Looking at her now, Diane was impressed that Katie had returned to the Rooms. It spoke volumes about the power of the basic premises of community and repetition one finds there.
“It sounds like this—Kay Sheppard?—wasn’t the food plan for you,” Diane said cautiously. “What are you eating now?”
“Pretty much everything, but not at home. At home I eat abstinently. Mostly I don’t eat there.”
Diane laughed. “I’ve always thought car insurance should be higher for active food addicts. Eating a hero and driving Nimitz Freeway is a menace to society.”
“Dipping french fries in those little ketchup things during rush hour on Van Ness should be short-listed as an Olympic event.
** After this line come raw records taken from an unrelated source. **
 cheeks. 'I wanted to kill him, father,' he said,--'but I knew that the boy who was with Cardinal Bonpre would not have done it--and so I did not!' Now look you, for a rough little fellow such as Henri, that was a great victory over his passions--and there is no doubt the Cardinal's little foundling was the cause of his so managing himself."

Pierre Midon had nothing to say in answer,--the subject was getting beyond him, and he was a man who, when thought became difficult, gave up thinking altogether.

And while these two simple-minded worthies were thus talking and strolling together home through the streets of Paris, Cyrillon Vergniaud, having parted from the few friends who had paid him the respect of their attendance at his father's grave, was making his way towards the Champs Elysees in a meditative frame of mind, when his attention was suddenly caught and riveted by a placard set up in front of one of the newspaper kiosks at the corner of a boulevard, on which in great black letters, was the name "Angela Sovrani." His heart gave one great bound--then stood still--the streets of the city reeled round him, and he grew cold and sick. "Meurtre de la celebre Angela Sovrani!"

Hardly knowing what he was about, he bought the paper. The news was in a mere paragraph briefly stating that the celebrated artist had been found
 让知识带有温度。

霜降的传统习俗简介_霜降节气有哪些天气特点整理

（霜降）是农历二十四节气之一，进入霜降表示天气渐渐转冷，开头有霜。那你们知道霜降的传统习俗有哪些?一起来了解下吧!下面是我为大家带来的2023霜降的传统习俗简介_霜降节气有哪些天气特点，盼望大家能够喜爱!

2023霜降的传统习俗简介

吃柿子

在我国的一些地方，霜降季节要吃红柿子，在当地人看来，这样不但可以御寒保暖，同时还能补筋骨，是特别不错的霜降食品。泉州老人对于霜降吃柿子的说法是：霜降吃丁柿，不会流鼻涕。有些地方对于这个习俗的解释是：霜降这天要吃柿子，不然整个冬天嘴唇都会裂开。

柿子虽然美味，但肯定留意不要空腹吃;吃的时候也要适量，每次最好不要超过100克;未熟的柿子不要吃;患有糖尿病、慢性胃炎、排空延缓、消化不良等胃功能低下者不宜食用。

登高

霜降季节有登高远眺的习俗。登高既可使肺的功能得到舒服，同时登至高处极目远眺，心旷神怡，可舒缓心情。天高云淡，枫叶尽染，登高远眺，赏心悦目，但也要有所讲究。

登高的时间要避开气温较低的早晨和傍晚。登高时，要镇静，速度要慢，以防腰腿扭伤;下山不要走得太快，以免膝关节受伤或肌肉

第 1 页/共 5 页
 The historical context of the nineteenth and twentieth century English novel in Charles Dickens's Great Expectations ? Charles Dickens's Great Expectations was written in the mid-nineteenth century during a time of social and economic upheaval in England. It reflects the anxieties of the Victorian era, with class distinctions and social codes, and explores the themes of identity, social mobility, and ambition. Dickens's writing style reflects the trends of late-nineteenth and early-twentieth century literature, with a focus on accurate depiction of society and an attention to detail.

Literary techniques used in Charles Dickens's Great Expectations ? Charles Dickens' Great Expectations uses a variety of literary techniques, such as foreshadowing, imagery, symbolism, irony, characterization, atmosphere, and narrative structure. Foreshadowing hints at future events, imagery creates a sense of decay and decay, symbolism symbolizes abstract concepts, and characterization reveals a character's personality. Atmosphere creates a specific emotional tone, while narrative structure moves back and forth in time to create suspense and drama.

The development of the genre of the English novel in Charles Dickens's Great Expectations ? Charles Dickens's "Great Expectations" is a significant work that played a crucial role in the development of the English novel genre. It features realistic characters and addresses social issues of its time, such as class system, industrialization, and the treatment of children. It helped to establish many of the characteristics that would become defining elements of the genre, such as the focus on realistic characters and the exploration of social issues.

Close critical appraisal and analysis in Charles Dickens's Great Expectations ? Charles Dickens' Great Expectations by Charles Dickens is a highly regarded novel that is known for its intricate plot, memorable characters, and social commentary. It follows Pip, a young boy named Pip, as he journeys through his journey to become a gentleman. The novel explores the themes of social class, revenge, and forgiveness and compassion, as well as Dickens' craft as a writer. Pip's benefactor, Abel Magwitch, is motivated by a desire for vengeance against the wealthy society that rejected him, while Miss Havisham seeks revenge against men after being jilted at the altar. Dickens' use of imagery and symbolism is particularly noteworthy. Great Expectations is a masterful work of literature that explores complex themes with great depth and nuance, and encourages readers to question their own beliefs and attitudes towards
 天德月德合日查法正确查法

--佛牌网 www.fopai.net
And I drive a stick shift.”
“The things we do for our disease.” Diane took a long sip of her coffee. “So I take it you don’t have a sponsor.”
“No. I just moved here. This is my first meeting in—phoo. Months.”
“You’ve moved to Oakland?”
“No. Alamo. Or Vanillaville, whichever. It’s the world’s most boring town.”
“Do you want to get abstinent?”
Katie’s eyes teared up at that. She looked quickly down at her coffee cup and stirred it diligently. “More than anything,” she said hoarsely.
“What kind of abstinence are you looking for? You’ve certainly sampled a bunch.”
“I want the basics. The way I did it with you. Three meals, low carbohydrate, no seven-dollar toothpaste or being forbidden to eat out for the first ninety days.”